Pick up the post on expansionary sovereign creditworthiness shocks, not the listing that follows it, and continue writing from its last sentence.

- GIVEN TEXT -
- - -
Some further thoughts on expansionary sovereign creditworthiness shocks

Just a quick follow up to my post questioning the result in Paul Krugman’s model that a sovereign creditworthiness shock is necessarily expansionary in an economy with an independent monetary policy and flexible exchange rates.   I was a little surprised by the ease at which some commentators suggested that questioning this result is absurd.   My suggested extension to Paul’s model is really just the addition of a “balance sheet channel,” but where the balance sheets in question are those of the banks.  The argument for such a channel has been best made by Ben Bernanke.   See, for example, this speech.   An extract:

[T]he cost and availability of nondeposit funds for any given bank will depend on the perceived creditworthiness of the institution.  Thus, the concerns of holders of uninsured bank liabilities about bank credit quality generate an external finance premium for banks that is similar to that faced by other borrowers.  The external finance premium paid by banks is presumably reflected in turn in the cost and availability of funds to bank-dependent borrowers.  Importantly, this way of casting the bank-lending channel unifies the financial accelerator and credit channel concepts, as the central mechanism of both is seen to be the external finance premium and its relationship to borrowers’ balance sheets.  The only difference is that the financial accelerator focuses on the ultimate borrowers–firms and households– whereas financial intermediaries are the relevant borrowers in the theory of the credit channel.
- - -
- THE DATA -
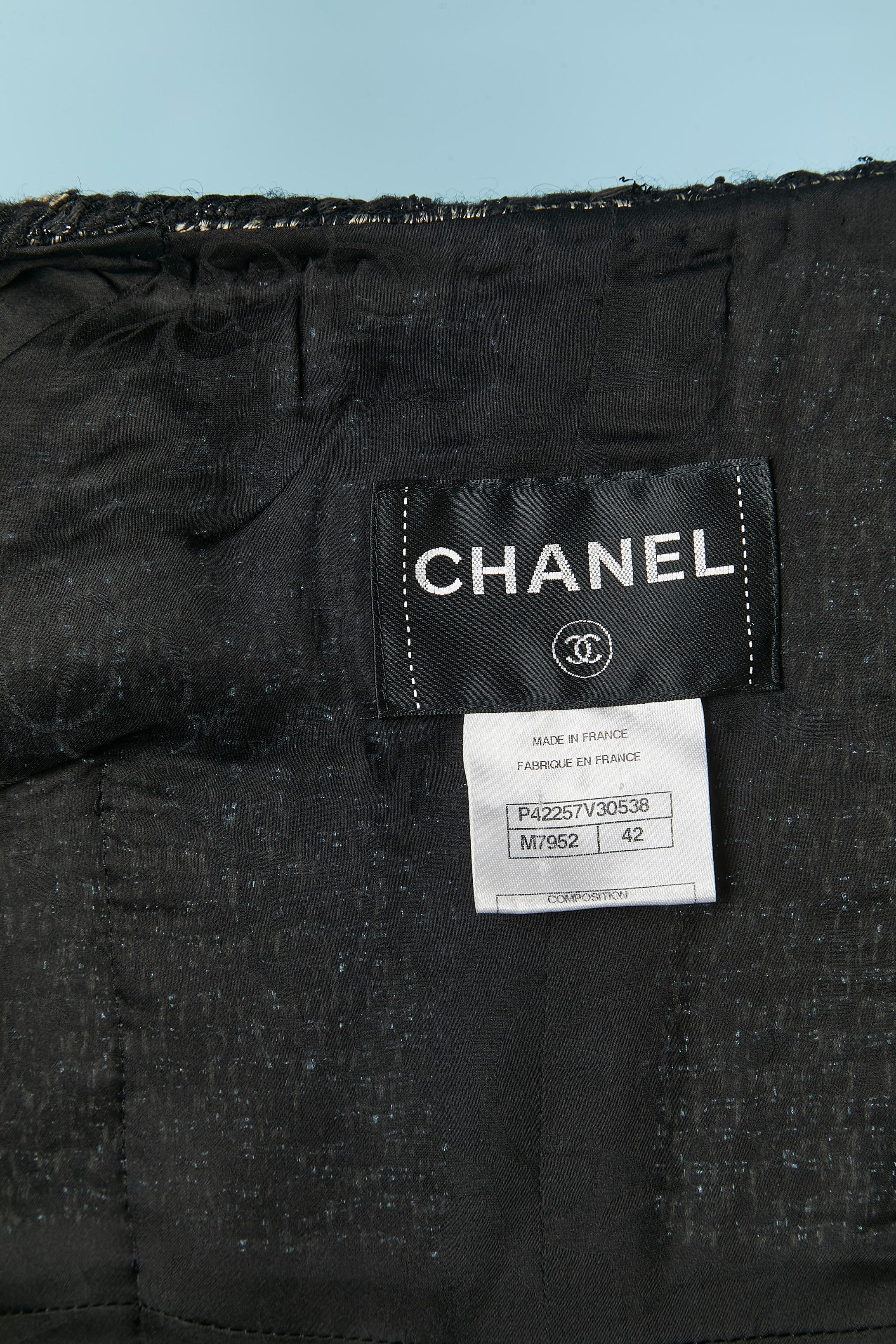 Giacca in tweed bianco e nero da un lato e dall'altro, Chanel in vendita 3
- - -
- ANSWER TO THIS EXERCISE -
The question then is how a sovereign creditworthiness shock could affect the perceived creditworthiness of domestic banks.   I focused in the previous post on the potential role of the sovereign as a capital backstop for the banks.  But other channels are also potentially present.  The credibility of liability guarantees will depend on the creditworthiness of the sovereign.   Also, to the extent that the banks are holding government bonds, capital losses will erode the banks’ capital. 

There is the question as to whether conventional or unconventional policy could offset contractionary effects of a sovereign creditworthiness shock.   Vasco Cúrdia Michael Woodford, for example, have examined how monetary policy rules should be altered where “financial frictions” are present, though their focus is on borrower rather than bank balance sheets (see here).   But the zero lower bound will presumably limit what even an extended monetary policy rule can achieve.  Maybe QE could help offset the contractionary effects of the induced shocks to bank balance sheets.  (This is separate from the potential role of QE in avoiding the shock to sovereign creditworthiness in the first place.)   But Paul himself has questioned the potency of QE as a stimulus tool.

Update:  Krugman responds to Rogoff’s response here.   (I am spending too much time on this, but it is fascinating.)

I just want to pick up on one point.   Paul asks:

On the economic question at hand, Rogoff seems to be playing bait and switch. Wren-Lewis and I both asked why, exactly, a country like Britain should fear a Greek-style loss of confidence. Rogoff, however, spends most of his piece arguing that Britain would, in fact, be hurt by a euro collapse. Of course it would. So? This doesn’t even seem relevant to Rogoff’s own argument for austerity policies: British austerity might be “insurance” against loss of confidence, but it makes no difference either way to the probability of disaster in Europe. What’s going on here?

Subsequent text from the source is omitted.